Persönlicher Kommentar:


Auf den ersten Blick ist es eine ungewöhnliche Brennweite, die Cosina für dieses Objektiv gewählt hat. Schaut man sich aber die bisherige Geschichte des Unternehmens und die Produktpaletten für andere Systeme an, relativiert sich dieser Eindruck. Mit den KB-Äquivalenten 58 mm ist es geradezu typisch. Ganz und gar nicht typisch allerdings ist die Lichtstärke, die es so nicht nur für MFT bisher noch nicht gab, sondern die insgesamt aktuell nicht am Markt zu finden ist. Besonders interessant wird diese, wenn man sie mit den herausragend guten Bildstabilisatoren aktueller MFT-Modelle kombiniert und die Kamera so zu einem Nachtsichtgerät mutiert. Ebenso interessant dürfte das Objektiv für alle Portraitphotographen und nicht zuletzt für alle Filmer sein. Rein von den technischen Daten ist es ein rundes Paket für alle, die entweder die besondere Lichtstärke am MFT-Anschluss brauchen (oder wollen), oder eben jene, die stets auf der Suche nach etwas besonderem sind.
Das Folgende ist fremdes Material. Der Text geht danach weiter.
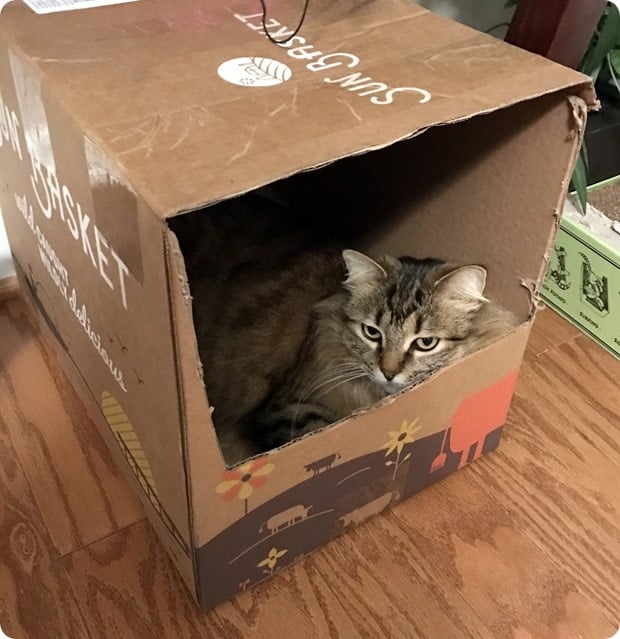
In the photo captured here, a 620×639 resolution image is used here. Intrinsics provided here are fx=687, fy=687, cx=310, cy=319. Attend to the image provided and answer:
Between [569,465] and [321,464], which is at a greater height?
[321,464]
Ich werde mich diesmal nicht zu Cosinas Entscheidungen hinsichtlich der Ausstattung der MFT-Objektive äußern, alles was ich dazu beim bereits Anfang des Jahres angekündigten 60 mm geschrieben habe lässt sich auch auf dieses Objektiv übertragen, hier reicht es zu erwähnen, dass dies für mich bisher der einzige Wermutstropfen ist. Ich bin sehr gespannt, wie die Abbildungsleistungen ausfallen werden.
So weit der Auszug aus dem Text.